* START Data provided *

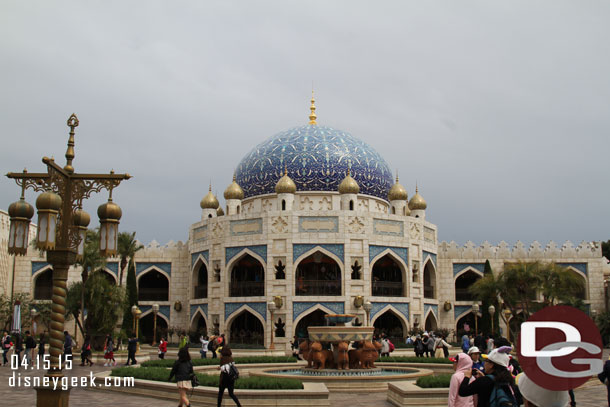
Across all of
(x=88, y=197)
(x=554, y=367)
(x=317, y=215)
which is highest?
(x=317, y=215)

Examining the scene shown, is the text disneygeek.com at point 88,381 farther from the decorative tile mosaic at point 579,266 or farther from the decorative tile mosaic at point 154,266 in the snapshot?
the decorative tile mosaic at point 579,266

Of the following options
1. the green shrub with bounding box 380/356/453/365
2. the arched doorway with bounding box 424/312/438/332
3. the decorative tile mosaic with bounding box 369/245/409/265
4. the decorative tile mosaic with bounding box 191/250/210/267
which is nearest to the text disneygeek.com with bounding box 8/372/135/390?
the green shrub with bounding box 380/356/453/365

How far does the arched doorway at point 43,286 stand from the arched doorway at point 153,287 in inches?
199

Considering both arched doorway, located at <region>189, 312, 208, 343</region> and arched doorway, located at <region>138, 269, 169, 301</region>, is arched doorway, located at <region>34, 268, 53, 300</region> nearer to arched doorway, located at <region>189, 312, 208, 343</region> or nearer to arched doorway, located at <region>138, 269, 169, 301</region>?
arched doorway, located at <region>138, 269, 169, 301</region>

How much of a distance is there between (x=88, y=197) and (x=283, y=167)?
24.3 meters

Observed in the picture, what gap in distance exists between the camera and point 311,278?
31.6 m

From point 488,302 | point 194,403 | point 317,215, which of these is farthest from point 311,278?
point 194,403

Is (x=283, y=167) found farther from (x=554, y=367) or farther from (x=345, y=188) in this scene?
(x=554, y=367)

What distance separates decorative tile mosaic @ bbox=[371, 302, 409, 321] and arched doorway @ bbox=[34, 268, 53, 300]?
62.1 feet

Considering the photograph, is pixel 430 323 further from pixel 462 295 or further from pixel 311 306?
pixel 311 306

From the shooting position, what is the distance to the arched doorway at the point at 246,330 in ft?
95.2

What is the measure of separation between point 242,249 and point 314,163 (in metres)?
6.24

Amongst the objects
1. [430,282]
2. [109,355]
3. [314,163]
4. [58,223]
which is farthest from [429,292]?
[58,223]

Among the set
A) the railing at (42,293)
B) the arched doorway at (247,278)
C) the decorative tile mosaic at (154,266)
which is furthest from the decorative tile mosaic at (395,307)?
the railing at (42,293)
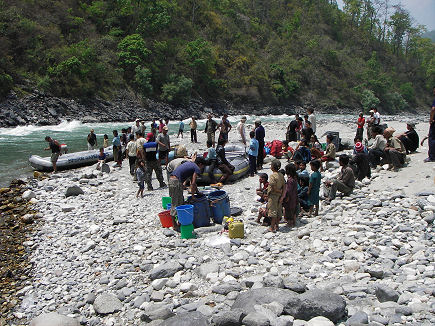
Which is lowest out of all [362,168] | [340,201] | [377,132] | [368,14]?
[340,201]

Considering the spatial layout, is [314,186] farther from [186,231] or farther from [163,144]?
[163,144]

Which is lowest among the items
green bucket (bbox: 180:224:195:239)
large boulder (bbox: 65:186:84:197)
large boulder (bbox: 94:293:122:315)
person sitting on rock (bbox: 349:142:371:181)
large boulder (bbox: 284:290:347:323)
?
large boulder (bbox: 94:293:122:315)

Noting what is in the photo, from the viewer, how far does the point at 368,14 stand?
297 feet

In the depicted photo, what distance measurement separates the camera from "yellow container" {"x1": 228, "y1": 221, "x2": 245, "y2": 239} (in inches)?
285

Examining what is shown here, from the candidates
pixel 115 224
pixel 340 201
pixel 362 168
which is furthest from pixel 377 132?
pixel 115 224

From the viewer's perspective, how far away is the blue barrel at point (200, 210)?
788cm

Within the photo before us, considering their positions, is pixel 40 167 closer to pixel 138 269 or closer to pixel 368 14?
pixel 138 269

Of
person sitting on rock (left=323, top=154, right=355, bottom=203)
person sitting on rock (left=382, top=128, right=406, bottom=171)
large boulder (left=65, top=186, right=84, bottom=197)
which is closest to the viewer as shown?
person sitting on rock (left=323, top=154, right=355, bottom=203)

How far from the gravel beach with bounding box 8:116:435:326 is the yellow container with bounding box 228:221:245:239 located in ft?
0.54

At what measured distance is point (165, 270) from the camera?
6129 mm

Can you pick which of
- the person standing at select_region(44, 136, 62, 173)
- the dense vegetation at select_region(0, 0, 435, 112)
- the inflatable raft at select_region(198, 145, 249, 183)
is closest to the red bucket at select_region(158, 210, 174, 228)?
the inflatable raft at select_region(198, 145, 249, 183)

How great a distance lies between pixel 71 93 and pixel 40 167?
23.6m

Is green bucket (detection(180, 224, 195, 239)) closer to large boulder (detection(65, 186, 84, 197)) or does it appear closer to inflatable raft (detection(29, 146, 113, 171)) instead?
large boulder (detection(65, 186, 84, 197))

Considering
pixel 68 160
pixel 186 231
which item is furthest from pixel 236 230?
pixel 68 160
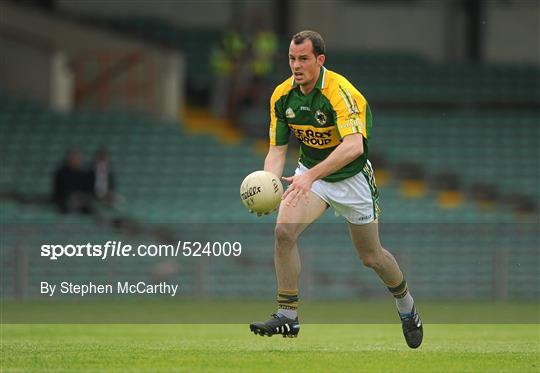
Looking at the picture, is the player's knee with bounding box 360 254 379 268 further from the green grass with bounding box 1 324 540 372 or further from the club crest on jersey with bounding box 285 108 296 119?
the club crest on jersey with bounding box 285 108 296 119

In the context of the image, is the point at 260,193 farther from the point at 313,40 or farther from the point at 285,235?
the point at 313,40

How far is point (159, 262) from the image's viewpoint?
19.5 m

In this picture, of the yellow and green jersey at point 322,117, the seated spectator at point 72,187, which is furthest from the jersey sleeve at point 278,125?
the seated spectator at point 72,187

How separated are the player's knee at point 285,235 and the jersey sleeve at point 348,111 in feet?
2.59

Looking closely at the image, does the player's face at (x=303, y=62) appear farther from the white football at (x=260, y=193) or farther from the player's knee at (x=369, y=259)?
the player's knee at (x=369, y=259)

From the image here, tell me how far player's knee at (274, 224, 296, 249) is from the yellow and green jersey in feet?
1.83

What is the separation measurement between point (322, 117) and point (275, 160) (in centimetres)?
53

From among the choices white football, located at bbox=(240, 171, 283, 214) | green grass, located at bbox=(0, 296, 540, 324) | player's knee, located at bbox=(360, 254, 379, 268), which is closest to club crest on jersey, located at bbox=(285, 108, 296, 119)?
white football, located at bbox=(240, 171, 283, 214)

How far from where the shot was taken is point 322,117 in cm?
998

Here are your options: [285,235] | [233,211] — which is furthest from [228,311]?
[285,235]

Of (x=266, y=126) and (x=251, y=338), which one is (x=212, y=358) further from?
(x=266, y=126)

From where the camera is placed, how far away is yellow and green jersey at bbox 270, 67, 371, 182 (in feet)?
32.4

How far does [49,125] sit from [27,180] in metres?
1.86

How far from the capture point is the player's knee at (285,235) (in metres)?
9.93
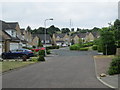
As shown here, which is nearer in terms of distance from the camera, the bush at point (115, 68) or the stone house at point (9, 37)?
the bush at point (115, 68)

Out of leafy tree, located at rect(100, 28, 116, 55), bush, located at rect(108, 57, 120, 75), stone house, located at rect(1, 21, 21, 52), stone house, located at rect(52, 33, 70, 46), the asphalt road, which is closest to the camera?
the asphalt road

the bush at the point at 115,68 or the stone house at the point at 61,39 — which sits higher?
the stone house at the point at 61,39

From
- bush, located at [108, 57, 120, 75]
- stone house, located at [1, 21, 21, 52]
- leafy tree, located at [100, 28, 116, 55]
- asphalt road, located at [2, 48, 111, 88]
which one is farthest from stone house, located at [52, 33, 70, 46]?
bush, located at [108, 57, 120, 75]

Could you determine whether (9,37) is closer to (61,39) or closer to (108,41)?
(108,41)

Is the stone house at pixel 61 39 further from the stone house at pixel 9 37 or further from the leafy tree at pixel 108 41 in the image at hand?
the leafy tree at pixel 108 41

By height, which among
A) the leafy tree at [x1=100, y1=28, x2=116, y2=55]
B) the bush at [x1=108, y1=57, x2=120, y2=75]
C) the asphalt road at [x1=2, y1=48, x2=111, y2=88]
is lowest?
the asphalt road at [x1=2, y1=48, x2=111, y2=88]

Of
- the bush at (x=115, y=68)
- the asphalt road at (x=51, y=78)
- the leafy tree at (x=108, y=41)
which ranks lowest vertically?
the asphalt road at (x=51, y=78)

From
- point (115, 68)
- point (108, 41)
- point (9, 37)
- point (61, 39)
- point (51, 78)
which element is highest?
point (61, 39)

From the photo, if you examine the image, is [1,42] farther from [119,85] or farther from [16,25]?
[119,85]

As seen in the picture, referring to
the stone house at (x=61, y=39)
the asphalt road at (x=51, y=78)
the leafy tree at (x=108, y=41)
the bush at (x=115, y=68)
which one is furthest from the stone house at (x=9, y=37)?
the stone house at (x=61, y=39)

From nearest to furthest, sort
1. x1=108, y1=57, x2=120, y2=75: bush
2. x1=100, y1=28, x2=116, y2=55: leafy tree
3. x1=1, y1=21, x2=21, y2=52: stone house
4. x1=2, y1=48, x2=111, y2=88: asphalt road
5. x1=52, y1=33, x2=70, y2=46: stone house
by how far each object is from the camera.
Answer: x1=2, y1=48, x2=111, y2=88: asphalt road < x1=108, y1=57, x2=120, y2=75: bush < x1=100, y1=28, x2=116, y2=55: leafy tree < x1=1, y1=21, x2=21, y2=52: stone house < x1=52, y1=33, x2=70, y2=46: stone house

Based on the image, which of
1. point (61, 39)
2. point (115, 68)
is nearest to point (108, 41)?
point (115, 68)

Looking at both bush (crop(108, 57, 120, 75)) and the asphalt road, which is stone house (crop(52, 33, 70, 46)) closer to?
the asphalt road

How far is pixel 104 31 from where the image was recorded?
126 ft
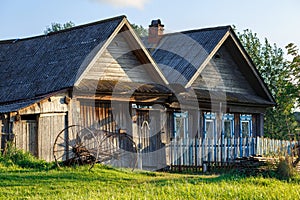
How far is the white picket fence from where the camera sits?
78.7ft

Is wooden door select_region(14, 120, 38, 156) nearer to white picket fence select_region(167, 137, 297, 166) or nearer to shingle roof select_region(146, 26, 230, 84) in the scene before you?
white picket fence select_region(167, 137, 297, 166)

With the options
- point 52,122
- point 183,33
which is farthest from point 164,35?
point 52,122

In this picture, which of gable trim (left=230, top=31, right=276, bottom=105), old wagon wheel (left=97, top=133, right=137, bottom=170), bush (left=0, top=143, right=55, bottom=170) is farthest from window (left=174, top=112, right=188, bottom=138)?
bush (left=0, top=143, right=55, bottom=170)

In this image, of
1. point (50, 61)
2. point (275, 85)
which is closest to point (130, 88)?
point (50, 61)

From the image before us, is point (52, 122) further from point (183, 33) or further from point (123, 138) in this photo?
point (183, 33)

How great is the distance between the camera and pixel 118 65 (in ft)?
78.8

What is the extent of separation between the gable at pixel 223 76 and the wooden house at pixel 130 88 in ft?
0.13

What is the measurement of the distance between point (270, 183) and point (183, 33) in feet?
49.6

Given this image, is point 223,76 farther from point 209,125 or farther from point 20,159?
point 20,159

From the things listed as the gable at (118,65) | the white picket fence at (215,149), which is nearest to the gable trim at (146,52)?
the gable at (118,65)

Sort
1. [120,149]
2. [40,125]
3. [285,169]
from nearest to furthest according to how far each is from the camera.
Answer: [285,169], [40,125], [120,149]

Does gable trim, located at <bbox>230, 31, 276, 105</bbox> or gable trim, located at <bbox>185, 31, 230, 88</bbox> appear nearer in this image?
gable trim, located at <bbox>185, 31, 230, 88</bbox>

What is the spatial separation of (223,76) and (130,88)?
656 cm

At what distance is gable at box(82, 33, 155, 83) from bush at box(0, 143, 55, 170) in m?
4.03
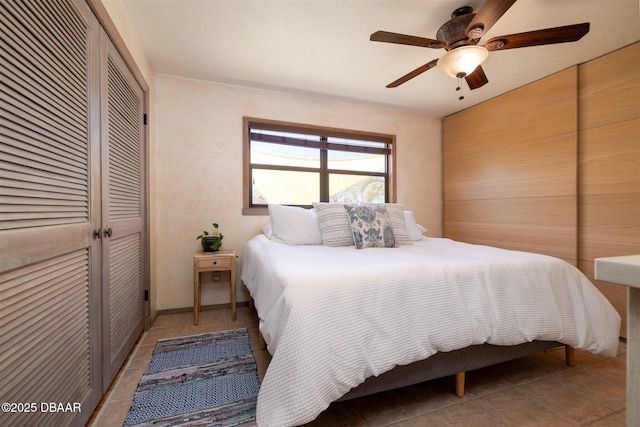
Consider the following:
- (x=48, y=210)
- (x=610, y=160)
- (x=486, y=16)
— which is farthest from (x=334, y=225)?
(x=610, y=160)

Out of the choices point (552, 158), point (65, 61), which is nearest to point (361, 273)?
point (65, 61)

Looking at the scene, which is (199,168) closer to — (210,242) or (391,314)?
(210,242)

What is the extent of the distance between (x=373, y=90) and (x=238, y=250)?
92.7 inches

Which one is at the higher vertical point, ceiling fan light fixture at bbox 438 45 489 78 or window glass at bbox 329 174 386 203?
ceiling fan light fixture at bbox 438 45 489 78

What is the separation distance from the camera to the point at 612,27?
75.4 inches

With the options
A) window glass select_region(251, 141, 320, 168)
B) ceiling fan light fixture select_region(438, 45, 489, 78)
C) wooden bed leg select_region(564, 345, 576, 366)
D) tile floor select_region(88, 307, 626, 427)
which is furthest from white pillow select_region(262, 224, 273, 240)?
wooden bed leg select_region(564, 345, 576, 366)

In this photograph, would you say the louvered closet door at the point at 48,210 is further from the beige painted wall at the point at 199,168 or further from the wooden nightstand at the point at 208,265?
the beige painted wall at the point at 199,168

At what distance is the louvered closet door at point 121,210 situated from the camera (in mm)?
1436

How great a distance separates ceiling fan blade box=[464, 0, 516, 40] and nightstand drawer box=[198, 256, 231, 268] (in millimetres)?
2459

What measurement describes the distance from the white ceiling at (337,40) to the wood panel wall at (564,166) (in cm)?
22

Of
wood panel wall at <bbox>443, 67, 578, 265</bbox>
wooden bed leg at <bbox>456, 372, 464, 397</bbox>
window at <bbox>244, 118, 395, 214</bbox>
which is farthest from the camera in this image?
window at <bbox>244, 118, 395, 214</bbox>

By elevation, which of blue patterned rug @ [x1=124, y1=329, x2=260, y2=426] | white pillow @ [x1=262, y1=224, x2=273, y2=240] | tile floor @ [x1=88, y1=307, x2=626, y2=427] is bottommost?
tile floor @ [x1=88, y1=307, x2=626, y2=427]

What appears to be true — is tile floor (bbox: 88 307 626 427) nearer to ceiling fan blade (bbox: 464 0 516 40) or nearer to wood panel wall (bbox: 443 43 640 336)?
wood panel wall (bbox: 443 43 640 336)

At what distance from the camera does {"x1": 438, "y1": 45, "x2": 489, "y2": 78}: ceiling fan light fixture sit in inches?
64.7
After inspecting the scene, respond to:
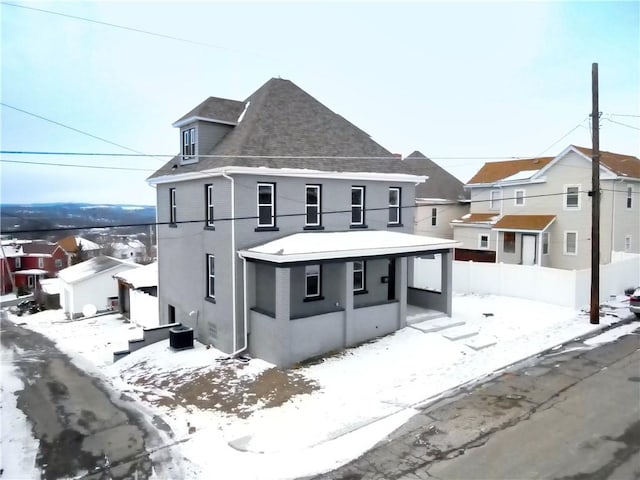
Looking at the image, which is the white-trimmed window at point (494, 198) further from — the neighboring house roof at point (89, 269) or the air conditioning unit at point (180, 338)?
the neighboring house roof at point (89, 269)

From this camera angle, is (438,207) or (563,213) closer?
(563,213)

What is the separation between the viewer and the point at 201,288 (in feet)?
58.3

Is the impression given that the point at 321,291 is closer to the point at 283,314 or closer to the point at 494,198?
the point at 283,314

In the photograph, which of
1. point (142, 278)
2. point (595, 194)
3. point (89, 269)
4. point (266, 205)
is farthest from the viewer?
point (89, 269)

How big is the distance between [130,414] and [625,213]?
28442mm

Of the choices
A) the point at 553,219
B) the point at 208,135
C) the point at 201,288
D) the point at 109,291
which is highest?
the point at 208,135

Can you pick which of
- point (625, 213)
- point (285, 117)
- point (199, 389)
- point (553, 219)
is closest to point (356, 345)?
point (199, 389)

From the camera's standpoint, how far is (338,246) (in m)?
15.1

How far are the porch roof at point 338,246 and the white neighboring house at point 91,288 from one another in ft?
74.6

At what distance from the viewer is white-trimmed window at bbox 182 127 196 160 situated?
18562 mm

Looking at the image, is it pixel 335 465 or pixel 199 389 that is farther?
pixel 199 389

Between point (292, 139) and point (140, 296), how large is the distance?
45.2 feet

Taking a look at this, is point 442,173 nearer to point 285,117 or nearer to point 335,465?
point 285,117

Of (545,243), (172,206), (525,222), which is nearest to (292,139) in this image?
(172,206)
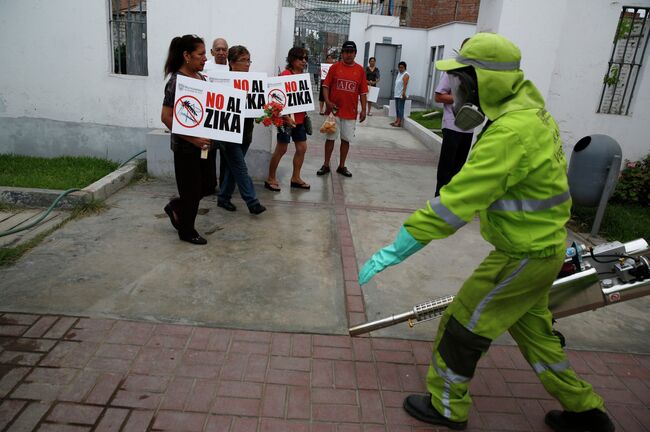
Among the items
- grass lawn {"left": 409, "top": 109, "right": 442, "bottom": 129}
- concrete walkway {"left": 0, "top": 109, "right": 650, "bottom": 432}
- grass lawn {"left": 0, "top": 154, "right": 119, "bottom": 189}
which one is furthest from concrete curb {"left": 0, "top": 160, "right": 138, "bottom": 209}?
grass lawn {"left": 409, "top": 109, "right": 442, "bottom": 129}

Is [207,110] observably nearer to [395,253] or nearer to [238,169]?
[238,169]

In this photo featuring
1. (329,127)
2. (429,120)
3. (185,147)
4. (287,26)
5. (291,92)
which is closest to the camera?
(185,147)

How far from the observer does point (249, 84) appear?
5574 mm

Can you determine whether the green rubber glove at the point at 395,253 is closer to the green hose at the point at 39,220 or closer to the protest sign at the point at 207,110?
the protest sign at the point at 207,110

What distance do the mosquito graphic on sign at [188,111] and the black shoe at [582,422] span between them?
3.62 m


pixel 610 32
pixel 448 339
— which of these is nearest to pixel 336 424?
pixel 448 339

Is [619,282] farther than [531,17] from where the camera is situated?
No

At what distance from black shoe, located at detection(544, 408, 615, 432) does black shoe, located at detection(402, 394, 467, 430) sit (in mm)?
513

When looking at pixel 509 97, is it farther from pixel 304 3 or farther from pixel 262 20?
pixel 304 3

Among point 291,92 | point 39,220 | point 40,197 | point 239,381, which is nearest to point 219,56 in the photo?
point 291,92

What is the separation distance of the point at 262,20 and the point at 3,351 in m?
4.81

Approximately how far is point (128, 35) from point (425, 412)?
6.21 metres

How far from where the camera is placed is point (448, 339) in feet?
8.16

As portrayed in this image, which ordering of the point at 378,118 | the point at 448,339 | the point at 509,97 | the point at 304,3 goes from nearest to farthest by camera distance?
the point at 509,97
the point at 448,339
the point at 378,118
the point at 304,3
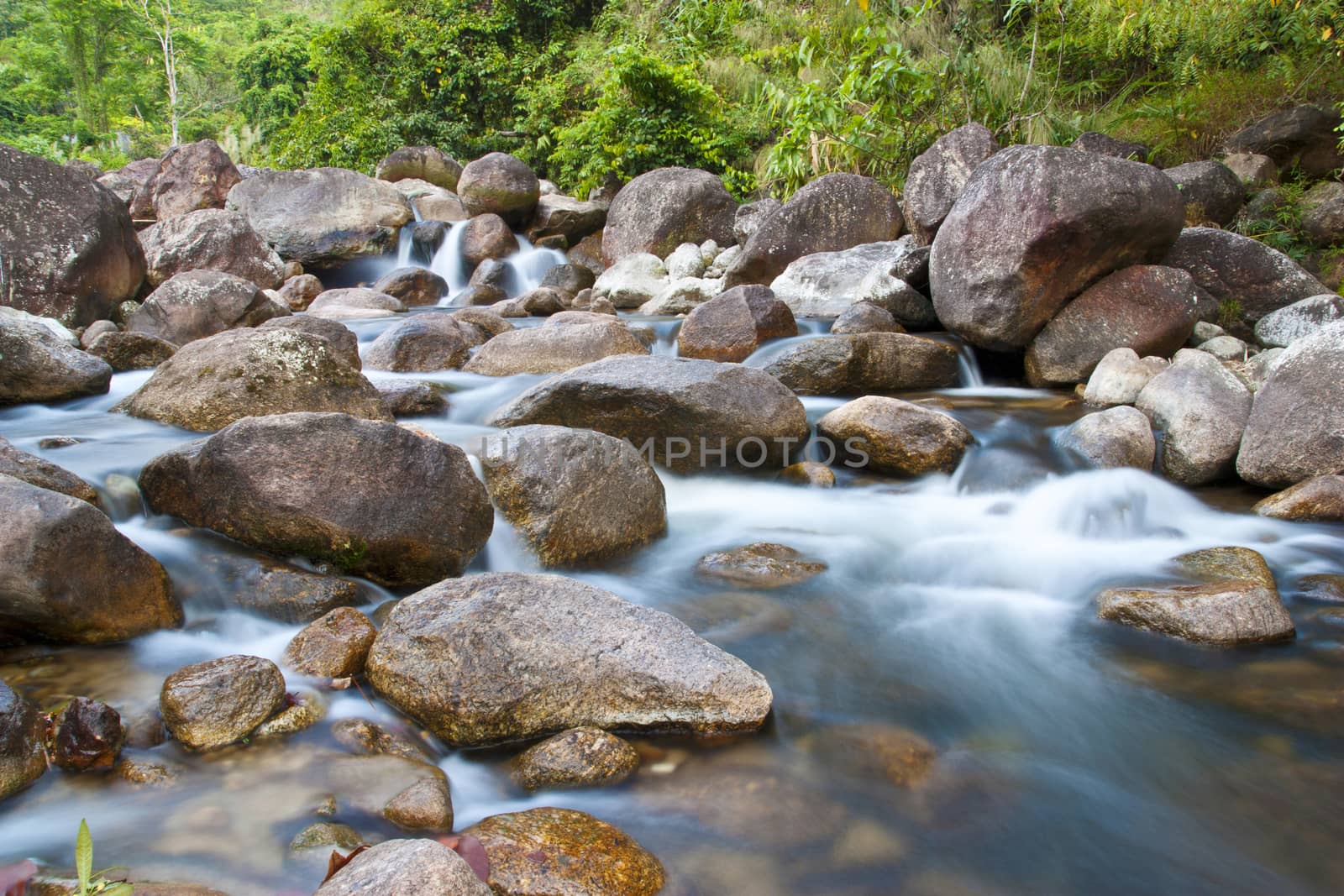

* END Data provided *

Short problem →
Reproduce the part of the entries that opens with the line containing "From nearest to furthest, sort" and closes with the line containing "Answer: x1=2, y1=48, x2=111, y2=88: asphalt", switching "camera" to "viewer" and leaving all else unchanged.

Solution below →
From nearest to furthest, sort
1. x1=108, y1=57, x2=120, y2=75: bush
2. x1=100, y1=28, x2=116, y2=55: leafy tree
3. x1=1, y1=21, x2=21, y2=52: stone house
4. x1=2, y1=48, x2=111, y2=88: asphalt road
5. x1=52, y1=33, x2=70, y2=46: stone house
by how far each object is from the viewer.
Answer: x1=2, y1=48, x2=111, y2=88: asphalt road < x1=108, y1=57, x2=120, y2=75: bush < x1=100, y1=28, x2=116, y2=55: leafy tree < x1=1, y1=21, x2=21, y2=52: stone house < x1=52, y1=33, x2=70, y2=46: stone house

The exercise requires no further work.